Data items:

-*-

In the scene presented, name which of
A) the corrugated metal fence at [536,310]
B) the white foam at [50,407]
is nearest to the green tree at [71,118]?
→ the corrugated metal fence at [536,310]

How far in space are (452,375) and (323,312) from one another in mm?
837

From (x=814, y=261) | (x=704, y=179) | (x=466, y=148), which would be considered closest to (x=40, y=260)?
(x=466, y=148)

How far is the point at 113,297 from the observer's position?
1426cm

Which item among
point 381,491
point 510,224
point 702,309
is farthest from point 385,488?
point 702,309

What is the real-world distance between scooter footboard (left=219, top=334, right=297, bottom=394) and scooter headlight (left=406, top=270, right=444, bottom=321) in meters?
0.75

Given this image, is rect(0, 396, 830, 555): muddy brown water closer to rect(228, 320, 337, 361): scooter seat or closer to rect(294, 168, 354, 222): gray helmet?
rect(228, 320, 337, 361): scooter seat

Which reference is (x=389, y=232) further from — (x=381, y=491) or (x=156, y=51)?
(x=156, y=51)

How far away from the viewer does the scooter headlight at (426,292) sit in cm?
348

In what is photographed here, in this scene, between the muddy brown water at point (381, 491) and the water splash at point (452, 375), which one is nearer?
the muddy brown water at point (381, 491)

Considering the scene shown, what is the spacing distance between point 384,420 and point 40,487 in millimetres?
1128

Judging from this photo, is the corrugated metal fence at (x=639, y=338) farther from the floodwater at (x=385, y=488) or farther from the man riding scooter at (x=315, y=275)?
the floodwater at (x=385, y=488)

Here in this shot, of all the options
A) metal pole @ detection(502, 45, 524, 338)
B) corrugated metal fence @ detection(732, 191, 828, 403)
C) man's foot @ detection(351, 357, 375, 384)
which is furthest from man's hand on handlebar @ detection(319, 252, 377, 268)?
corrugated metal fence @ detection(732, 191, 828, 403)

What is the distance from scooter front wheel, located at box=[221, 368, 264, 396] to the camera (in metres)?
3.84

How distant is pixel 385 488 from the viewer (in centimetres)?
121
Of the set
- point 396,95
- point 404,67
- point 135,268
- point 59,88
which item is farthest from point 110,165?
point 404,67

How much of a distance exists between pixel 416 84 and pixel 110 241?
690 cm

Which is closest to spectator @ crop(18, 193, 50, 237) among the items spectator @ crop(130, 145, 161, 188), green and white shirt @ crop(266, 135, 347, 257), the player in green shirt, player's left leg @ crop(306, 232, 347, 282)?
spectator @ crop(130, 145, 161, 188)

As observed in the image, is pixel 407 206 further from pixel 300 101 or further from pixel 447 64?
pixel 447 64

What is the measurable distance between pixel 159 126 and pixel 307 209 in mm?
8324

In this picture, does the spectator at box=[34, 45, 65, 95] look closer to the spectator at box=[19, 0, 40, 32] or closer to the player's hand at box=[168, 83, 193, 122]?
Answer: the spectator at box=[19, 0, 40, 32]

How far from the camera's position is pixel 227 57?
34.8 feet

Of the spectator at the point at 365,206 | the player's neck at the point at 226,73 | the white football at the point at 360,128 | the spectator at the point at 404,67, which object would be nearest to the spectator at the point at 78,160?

-*-

WHAT IS EXPECTED => Reproduce verbatim the data from the line containing "As observed in" through the final line of the data, including both of those lines.

REPLY =>
As observed in the image, is pixel 407 206 further from pixel 300 101 or further from pixel 447 64?
pixel 447 64

What is the measurable distance between pixel 159 126 and pixel 307 209 in mm?
8324

In this picture, does the spectator at box=[34, 45, 65, 95] look closer to the spectator at box=[19, 0, 40, 32] or closer to the player's hand at box=[168, 83, 193, 122]?
Answer: the spectator at box=[19, 0, 40, 32]

How far from the camera's position is pixel 227 57?
34.8 feet

Of the spectator at the point at 365,206 | the player's neck at the point at 226,73 | the white football at the point at 360,128 | the spectator at the point at 404,67, which object would be nearest to the spectator at the point at 78,160?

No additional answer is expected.